─── Source material
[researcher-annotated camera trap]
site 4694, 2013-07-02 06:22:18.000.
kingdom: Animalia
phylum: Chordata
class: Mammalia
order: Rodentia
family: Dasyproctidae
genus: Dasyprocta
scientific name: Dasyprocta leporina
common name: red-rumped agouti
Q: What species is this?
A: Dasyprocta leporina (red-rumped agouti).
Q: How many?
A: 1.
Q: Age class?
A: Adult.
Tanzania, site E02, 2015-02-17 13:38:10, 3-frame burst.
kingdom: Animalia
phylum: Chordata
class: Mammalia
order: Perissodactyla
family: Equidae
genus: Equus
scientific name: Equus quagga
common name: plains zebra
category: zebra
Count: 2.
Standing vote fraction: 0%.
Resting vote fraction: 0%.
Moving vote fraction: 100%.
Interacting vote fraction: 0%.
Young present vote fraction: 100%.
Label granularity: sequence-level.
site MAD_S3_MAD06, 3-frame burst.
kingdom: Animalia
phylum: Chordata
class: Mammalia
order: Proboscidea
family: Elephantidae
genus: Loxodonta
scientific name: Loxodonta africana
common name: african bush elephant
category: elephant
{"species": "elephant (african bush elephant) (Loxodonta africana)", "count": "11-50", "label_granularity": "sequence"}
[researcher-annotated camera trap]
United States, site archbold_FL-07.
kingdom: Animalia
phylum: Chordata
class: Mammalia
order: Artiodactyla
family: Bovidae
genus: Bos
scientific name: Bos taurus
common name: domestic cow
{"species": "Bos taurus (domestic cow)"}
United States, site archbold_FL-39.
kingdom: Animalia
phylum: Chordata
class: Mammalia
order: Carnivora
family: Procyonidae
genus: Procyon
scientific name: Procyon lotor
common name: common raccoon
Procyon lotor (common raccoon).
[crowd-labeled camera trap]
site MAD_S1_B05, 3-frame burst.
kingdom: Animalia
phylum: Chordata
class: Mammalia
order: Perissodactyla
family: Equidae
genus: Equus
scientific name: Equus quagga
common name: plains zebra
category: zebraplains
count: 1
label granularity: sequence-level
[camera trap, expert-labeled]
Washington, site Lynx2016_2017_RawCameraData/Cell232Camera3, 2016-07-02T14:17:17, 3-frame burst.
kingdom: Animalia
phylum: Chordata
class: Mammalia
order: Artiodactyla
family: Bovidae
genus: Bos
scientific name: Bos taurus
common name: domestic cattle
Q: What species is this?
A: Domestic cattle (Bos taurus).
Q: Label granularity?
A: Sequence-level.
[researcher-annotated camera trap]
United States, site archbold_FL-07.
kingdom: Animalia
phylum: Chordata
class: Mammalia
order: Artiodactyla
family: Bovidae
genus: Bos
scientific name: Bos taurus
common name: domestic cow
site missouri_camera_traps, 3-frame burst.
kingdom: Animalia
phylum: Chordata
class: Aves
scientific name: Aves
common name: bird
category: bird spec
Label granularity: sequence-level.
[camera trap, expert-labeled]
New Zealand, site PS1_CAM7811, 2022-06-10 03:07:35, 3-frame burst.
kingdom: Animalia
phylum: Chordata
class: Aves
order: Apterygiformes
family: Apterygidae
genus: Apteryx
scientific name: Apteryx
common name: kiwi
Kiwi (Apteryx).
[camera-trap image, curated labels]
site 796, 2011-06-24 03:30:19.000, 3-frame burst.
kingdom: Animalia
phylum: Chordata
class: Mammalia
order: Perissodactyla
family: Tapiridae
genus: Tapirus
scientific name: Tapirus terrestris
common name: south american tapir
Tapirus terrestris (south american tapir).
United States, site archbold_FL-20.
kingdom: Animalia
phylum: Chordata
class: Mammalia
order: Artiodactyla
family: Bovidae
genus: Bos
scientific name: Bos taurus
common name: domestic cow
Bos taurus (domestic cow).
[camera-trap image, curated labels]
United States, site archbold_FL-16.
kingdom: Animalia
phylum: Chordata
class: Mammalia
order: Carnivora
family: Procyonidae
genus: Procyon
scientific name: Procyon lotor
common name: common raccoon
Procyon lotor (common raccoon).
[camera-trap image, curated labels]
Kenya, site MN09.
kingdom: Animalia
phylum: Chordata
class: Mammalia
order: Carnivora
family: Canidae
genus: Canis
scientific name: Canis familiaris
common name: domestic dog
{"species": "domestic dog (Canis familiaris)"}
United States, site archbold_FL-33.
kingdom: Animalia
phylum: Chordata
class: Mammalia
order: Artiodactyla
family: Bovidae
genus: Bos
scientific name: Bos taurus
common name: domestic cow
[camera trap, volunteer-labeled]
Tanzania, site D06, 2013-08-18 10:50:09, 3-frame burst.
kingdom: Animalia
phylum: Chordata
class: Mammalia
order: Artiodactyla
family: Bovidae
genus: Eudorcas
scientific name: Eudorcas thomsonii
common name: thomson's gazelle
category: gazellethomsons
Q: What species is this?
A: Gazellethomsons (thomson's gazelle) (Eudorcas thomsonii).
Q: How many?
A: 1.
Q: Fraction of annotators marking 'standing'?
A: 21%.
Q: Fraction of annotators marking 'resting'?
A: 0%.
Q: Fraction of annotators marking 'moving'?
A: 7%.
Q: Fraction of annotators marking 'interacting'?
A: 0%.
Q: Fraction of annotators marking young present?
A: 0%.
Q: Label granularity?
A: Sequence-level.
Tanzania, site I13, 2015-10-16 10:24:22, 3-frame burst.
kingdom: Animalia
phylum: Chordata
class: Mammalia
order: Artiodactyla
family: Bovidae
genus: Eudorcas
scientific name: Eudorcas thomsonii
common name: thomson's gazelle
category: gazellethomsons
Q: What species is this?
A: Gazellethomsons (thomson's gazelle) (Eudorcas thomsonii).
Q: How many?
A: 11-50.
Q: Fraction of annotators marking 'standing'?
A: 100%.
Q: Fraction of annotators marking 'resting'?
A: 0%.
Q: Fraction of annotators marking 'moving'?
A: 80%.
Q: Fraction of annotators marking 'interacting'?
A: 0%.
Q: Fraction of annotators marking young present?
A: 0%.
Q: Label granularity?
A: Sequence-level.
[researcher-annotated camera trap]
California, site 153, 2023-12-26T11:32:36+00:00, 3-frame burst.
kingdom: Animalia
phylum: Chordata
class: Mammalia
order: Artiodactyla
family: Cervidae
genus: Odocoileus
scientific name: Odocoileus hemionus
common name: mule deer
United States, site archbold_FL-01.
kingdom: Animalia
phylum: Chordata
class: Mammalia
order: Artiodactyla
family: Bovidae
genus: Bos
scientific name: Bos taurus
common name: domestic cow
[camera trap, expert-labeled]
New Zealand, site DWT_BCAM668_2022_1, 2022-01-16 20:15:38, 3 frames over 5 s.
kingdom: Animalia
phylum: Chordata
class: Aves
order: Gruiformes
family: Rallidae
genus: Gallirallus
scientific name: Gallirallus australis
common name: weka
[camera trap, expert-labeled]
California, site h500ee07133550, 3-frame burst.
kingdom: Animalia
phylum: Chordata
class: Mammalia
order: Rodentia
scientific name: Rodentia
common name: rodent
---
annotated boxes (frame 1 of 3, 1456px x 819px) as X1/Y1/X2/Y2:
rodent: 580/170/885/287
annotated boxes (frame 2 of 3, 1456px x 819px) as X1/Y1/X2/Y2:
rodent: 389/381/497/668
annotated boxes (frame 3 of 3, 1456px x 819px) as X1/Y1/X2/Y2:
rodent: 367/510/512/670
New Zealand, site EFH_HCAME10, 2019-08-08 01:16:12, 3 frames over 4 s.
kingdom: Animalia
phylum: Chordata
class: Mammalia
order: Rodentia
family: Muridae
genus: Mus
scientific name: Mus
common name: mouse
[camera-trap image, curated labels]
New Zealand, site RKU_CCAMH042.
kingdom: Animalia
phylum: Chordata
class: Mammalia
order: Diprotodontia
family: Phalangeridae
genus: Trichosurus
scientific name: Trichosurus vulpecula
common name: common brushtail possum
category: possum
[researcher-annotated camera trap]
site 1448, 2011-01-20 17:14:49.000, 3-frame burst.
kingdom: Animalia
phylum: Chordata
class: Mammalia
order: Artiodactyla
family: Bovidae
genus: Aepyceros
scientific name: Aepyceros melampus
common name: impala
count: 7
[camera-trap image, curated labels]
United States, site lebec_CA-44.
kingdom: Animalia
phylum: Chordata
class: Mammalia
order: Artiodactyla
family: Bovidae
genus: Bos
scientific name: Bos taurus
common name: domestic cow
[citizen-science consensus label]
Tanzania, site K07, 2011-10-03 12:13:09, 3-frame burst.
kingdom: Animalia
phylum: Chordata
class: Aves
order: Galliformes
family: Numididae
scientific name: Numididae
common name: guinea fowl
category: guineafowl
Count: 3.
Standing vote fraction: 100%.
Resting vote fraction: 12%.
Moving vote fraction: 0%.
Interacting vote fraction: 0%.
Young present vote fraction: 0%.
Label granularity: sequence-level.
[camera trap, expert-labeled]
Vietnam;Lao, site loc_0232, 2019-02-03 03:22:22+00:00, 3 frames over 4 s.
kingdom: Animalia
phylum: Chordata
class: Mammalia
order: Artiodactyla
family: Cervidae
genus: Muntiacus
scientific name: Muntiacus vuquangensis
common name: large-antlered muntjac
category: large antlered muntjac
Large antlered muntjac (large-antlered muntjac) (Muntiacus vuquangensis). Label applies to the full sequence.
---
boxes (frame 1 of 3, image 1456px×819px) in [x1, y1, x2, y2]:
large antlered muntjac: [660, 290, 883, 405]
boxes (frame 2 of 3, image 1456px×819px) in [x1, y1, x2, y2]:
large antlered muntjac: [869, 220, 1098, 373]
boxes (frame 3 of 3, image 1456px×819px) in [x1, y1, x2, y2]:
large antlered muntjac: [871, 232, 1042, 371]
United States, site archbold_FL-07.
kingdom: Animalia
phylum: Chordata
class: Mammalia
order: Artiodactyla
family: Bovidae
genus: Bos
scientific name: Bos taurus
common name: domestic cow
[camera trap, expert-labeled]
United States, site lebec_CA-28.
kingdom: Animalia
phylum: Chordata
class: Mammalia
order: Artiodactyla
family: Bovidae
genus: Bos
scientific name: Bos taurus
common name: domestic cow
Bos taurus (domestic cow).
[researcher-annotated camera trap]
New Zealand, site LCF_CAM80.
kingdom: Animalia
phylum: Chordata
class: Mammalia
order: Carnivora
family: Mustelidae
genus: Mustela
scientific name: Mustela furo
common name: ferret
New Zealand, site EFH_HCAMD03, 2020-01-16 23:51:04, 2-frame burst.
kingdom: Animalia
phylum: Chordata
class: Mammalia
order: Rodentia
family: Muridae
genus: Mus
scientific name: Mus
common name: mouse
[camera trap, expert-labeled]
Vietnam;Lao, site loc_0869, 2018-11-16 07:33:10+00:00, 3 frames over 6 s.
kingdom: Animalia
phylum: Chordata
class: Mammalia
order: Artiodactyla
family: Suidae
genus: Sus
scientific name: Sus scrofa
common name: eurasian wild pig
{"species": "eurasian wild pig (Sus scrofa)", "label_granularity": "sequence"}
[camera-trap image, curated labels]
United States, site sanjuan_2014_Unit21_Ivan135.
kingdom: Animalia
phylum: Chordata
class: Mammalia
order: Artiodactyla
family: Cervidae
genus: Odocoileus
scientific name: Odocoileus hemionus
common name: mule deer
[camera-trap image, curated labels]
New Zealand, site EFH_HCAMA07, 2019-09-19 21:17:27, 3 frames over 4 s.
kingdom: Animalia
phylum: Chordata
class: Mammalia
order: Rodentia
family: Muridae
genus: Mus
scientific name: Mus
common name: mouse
──────
== Task description ==
Say how many lines of the listing above include the word "bush", giving the number alone.

== Output of the exercise ==
2